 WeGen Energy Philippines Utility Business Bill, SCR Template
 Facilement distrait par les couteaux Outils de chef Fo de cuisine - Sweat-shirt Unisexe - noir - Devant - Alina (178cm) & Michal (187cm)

==

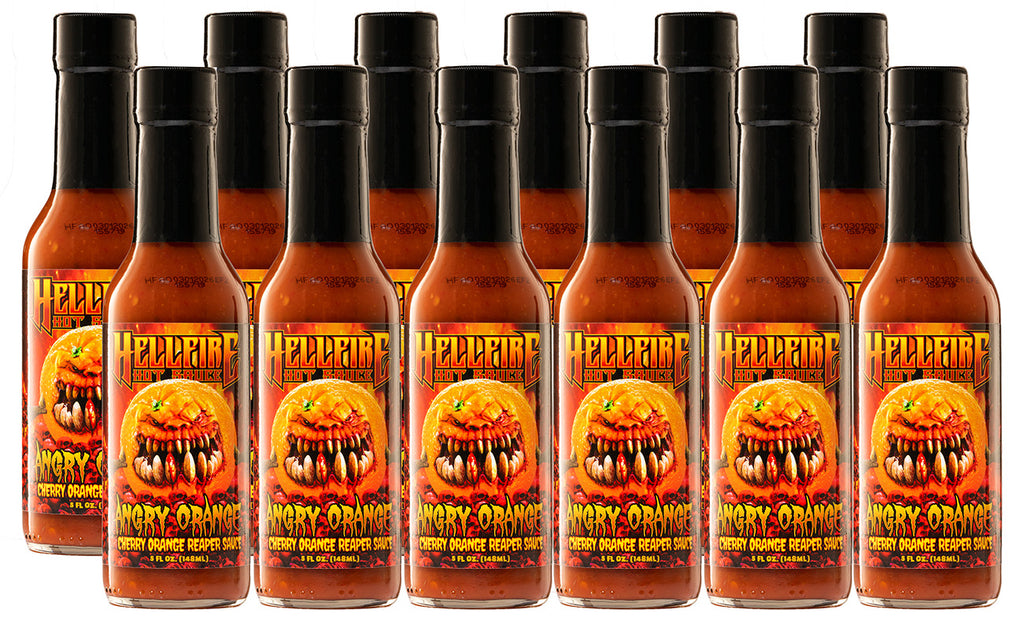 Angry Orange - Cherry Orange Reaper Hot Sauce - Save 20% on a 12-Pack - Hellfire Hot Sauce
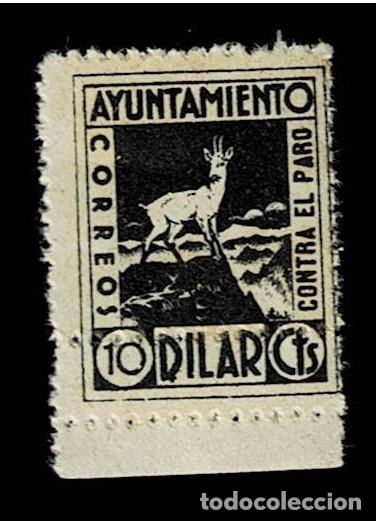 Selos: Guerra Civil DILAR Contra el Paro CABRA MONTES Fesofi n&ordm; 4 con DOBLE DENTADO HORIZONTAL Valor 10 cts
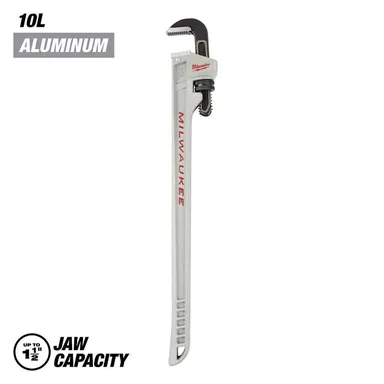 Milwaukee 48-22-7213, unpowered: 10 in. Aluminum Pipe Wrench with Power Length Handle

--

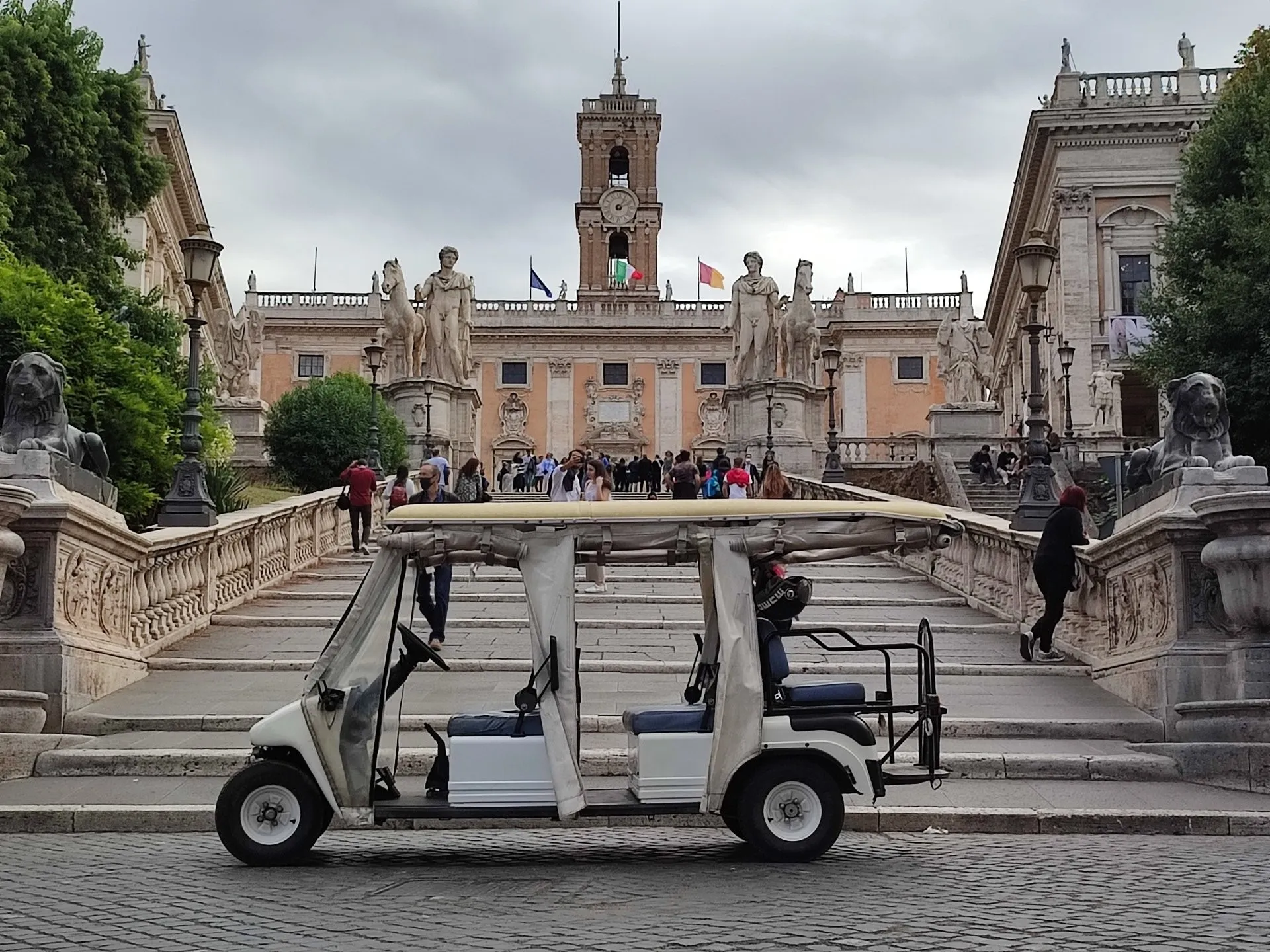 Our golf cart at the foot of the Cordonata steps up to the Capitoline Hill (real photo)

Exercise objective: From the line holding "Angry Orange - Cherry" to the line holding "Selos: Guerra Civil", both included, retype the entries above exactly and drop the pictures.

Exercise solution:
 Angry Orange - Cherry Orange Reaper Hot Sauce - Save 20% on a 12-Pack - Hellfire Hot Sauce
 Selos: Guerra Civil DILAR Contra el Paro CABRA MONTES Fesofi n&ordm; 4 con DOBLE DENTADO HORIZONTAL Valor 10 cts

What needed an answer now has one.